Quand l’empire du Milieu se contorsionne entre sa collaboration ou « partenariat sans limite » avec Putler signé la veille de l’invasion tchékiste et son inquiétude devant la fuite en avant de l’opération de paix russe devenue route sanglante, le gros chat chinois miaule pour suggérer de « respecter l’intégrité territoriale de chaque pays ».

Bizarrerie ou fourberie : pas un mot pour condamner « l’opération spéciale russe » !

Quand on connaît Confucius,   on   sait   alors   que « L’homme sage n’est pas comme un vase ou un instrument qui n’a qu’un usage ; il est apte à tout. » Raffaello Pantucci, coauteur de Sinostan : China’s Inadvertent Empire (2022) est lucide : « Ce n’est qu’un bruit de fond creux visant à amadouer les Européens et les Ukrainiens. Pour décrocher la paix il faudrait que le Chine dise les choses qui fâchent la Russie. »

La réalité géostratégique est que l’Ours et le Dragon sont deux copains dont la fréquentation est peu recommandable : tous deux rentrent leurs griffes pour s’étreindre en public mais règlent en coulisses leurs brouilles de civilisation. Xi Jinping sait pertinemment que, dans le contexte international, la Russie demeure son seul partenaire pour contrer l’Occident : entre les jeux solitaires du mahjong et des échecs, les deux maitres de Pékin et de Moscou préfèrent la tactique à la stratégie. Ils sont les adeptes des dérobades et des postures !

« Qui pousse les feux, envoie le couteau et incite à la confrontation ? » plastronne fièrement Wang Wenbin, porte-parole du ministère des Affaires étrangères en pointant les sanctions baptisées « unilatérales » de l’Occident.

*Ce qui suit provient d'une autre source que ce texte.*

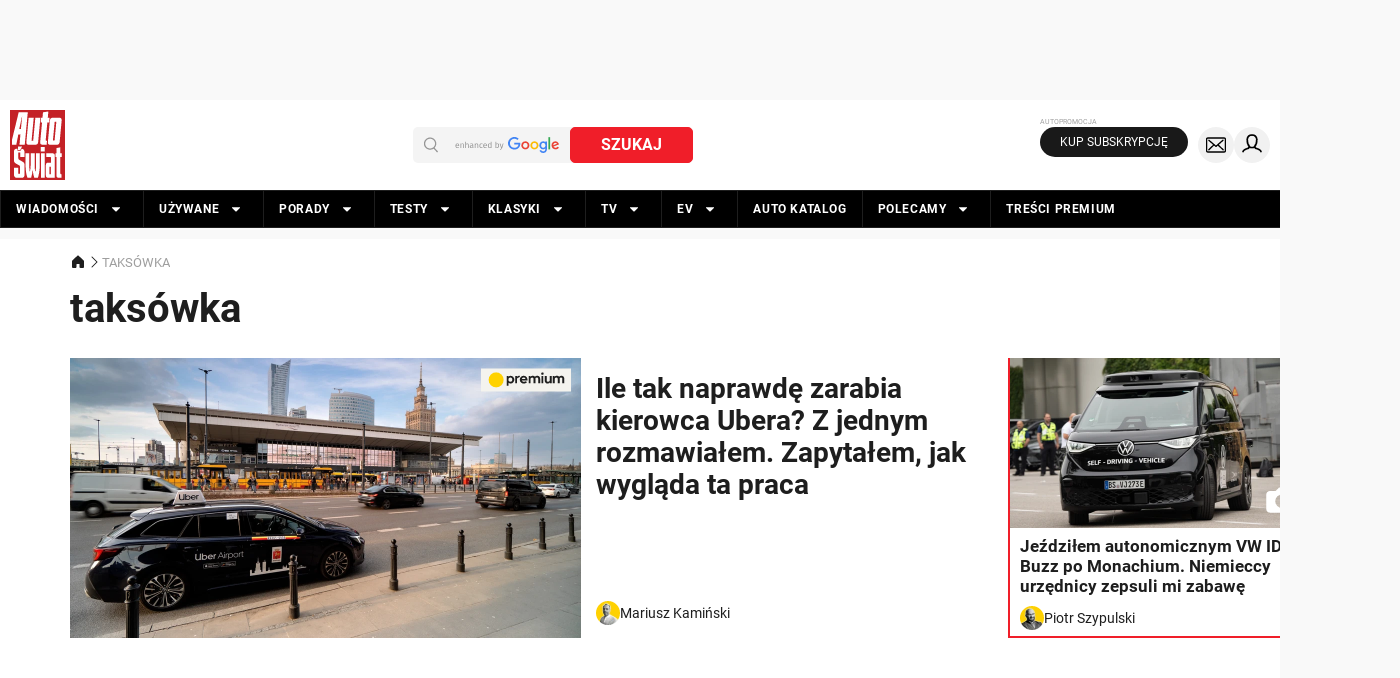

--- FILE ---
content_type: application/javascript; charset=utf-8
request_url: https://fundingchoicesmessages.google.com/f/AGSKWxWlEf-dzqx6b3UwimYx1d_UQn9Wzliqpx4cItDkvqPxtC1qAFOKkKcC9fRrHK7YSHJC-8217lyNOQkm0Vg0Y7ig3NEEyicdj1DwFxk0y1QgYjOCV8pfnoT5JN94S0_jxD922ezMx5t2QFMZTfEK-8gWPe-iNJIG5NMEgg5Y5BEO4oONmeBNfcvgfslD/_/textadrotate._120x240_/ad6./ad_content.-468by60.
body_size: -1288
content:
window['08638e4f-0051-4c20-a833-3ddfe4e8dc0b'] = true;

Plus prosaïque, et plutôt que Confucius, j’appellerai Eugène Ionesco à la rescousse pour clore la bouche à ce bonimenteur chinois : « L’expérience nous apprend que lorsqu’on entend sonner à la porte, c’est qu’il n’y a jamais personne. »

Certes, nous n’avons pas les mêmes valeurs anthropologiques, mais nous sommes tout petits.

Le grand écrivain soviétique Vassili Grossmann l’annonçait « L’histoire de l’Occident témoigne d’un élargissement progressif des libertés. L’histoire russe raconte l’inverse, un élargissement progressif de la servitude. » Pour tous ceux qui ont fait la guerre, non pas ceux qui en parlent ou la commentent, il y a une évidence : on sait quand une guerre commence, mais on ne sait quand elle se termine.